ANKARA – Le président turc Recep Tayyip Erdogan a augmenté la pression sur Stockholm vendredi avant sa rencontre critique de lundi avec le premier ministre suédois Ulf Kristersson au sujet de la candidature de la nation nordique à l’OTAN.

Dans une allocution télévisée à Istanbul, Erdogan s’en est pris à la Suède et à d’autres capitales occidentales qui ont fait pression pour que l’adhésion de la Suède soit finalisée avant le sommet annuel de l’OTAN des 11 et 12 juillet. « L’essence de l’alliance est l’institution de la confiance mutuelle et de la solidarité. Sans cela, il est inutile de parler d’autres sujets », a déclaré M. Erdogan.

« Ceux qui nous conseillent devraient d’abord répondre franchement à ces questions : comment la Turquie peut-elle faire confiance à un pays où des terroristes se promènent dans les rues ?

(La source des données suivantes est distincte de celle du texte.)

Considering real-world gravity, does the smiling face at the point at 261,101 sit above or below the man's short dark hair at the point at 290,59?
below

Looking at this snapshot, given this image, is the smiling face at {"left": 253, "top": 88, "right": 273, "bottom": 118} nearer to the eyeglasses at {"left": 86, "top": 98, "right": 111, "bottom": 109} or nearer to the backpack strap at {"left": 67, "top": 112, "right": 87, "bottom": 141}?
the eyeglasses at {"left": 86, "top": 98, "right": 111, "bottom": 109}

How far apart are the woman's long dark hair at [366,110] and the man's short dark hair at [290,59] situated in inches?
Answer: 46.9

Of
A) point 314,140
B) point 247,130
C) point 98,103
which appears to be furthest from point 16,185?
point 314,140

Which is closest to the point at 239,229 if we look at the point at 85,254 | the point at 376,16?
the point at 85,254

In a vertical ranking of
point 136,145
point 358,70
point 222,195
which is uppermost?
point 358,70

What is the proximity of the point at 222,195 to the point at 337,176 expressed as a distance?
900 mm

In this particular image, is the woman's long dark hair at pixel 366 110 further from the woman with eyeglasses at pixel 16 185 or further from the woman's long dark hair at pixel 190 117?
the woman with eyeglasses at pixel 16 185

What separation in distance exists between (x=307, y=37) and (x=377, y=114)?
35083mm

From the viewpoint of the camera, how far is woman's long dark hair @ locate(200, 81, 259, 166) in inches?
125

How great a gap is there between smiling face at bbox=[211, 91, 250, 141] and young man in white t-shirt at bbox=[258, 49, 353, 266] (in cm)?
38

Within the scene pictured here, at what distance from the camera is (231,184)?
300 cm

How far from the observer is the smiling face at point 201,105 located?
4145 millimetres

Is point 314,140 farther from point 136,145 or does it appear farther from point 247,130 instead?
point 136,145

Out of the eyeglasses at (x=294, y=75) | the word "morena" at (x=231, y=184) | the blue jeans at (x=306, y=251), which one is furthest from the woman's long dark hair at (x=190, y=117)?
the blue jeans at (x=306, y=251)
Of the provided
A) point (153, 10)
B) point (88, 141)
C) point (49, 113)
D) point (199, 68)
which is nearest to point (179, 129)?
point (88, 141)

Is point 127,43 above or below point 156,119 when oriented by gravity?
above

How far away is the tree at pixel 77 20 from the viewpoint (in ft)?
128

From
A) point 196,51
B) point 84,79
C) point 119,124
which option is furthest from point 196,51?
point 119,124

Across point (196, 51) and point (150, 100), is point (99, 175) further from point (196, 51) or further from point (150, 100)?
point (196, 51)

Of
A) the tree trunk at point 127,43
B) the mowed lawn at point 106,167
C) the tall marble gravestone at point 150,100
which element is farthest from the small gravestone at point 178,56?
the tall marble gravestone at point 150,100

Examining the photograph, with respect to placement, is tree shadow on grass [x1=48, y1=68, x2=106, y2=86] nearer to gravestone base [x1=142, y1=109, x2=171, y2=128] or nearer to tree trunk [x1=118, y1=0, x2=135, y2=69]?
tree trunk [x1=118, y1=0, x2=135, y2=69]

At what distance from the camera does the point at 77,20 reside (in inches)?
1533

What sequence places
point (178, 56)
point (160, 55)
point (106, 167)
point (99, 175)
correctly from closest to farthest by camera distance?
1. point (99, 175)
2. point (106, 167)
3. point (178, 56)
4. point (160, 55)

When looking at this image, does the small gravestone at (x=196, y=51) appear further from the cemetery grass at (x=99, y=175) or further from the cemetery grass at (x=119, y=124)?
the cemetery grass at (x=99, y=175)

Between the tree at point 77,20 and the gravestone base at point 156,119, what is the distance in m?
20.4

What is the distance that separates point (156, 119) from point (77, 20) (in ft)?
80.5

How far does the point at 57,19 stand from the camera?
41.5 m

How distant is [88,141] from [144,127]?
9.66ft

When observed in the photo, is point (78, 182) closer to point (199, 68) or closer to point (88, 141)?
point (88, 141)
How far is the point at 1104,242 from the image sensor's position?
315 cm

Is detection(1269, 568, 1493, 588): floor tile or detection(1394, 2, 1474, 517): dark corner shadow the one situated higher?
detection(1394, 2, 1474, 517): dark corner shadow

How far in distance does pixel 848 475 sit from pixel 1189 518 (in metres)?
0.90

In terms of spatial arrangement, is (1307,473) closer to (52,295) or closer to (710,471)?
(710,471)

Lors de sa rencontre avec M. Kristersson à la Maison Blanche en début de semaine, le président américain Joe Biden a déclaré que son pays soutenait « pleinement, pleinement, pleinement » l’adhésion de la Suède et qu’il l’attendait « avec impatience ».

Erdogan et Kristersson doivent se rencontrer avant le sommet de l’Union européenne à Vilnius, capitale de la Lituanie, lundi, dans le but de convaincre Ankara de changer d’avis à la onzième heure, d’abandonner ses exigences strictes à l’égard de Stockholm et de ratifier l’adhésion de la nation nordique. Le processus d’adhésion requiert un consensus entre tous les membres de l’OTAN. La Hongrie et la Turquie ont été les seuls à s’y opposer, mais Budapest a fait savoir cette semaine qu’elle ne traînerait pas les pieds une fois que la Turquie aurait approuvé l’adhésion.

Les discussions de haut niveau de jeudi entre les ministres des Affaires étrangères turc et suédois et le chef de l’OTAN n’ont donné aucun signe de progrès, les deux parties réitérant leurs positions divergentes. Le ministre turc des Affaires étrangères, Hakan Fidan, a insisté pour que Stockholm prenne des mesures plus concrètes, tandis que son homologue suédois, Tobias Billstrom, a insisté sur le fait que son pays avait rempli ses engagements envers la Turquie.

La Suède a modifié ses lois antiterroristes et amendé sa constitution conformément aux exigences d’Ankara. La Turquie continue cependant de faire pression sur la Suède pour qu’elle restreigne davantage les activités des groupes qu’elle considère comme des organisations terroristes et qu’elle extrade ou déporte leurs membres.

S’exprimant vendredi, Erdogan a réitéré la demande de son pays pour une répression des adeptes de l’ecclésiastique sunnite Fethullah Gulen, basé aux États-Unis, ainsi que des groupes et des individus prétendument liés au Parti des travailleurs du Kurdistan, interdit, qui mène un conflit armé contre l’État turc pour l’autonomie depuis 1984.

« Ceux qui veulent faire preuve de solidarité au sein de l’OTAN ne peuvent justifier leur soutien aux meurtriers qui ont tenté un coup d’État en Turquie et tué des milliers de nos concitoyens au cours des 40 dernières années », a-t-il déclaré. Ankara accuse le mouvement Gulen d’avoir orchestré la tentative de coup d’État de 2016 et l’a désigné comme organisation terroriste.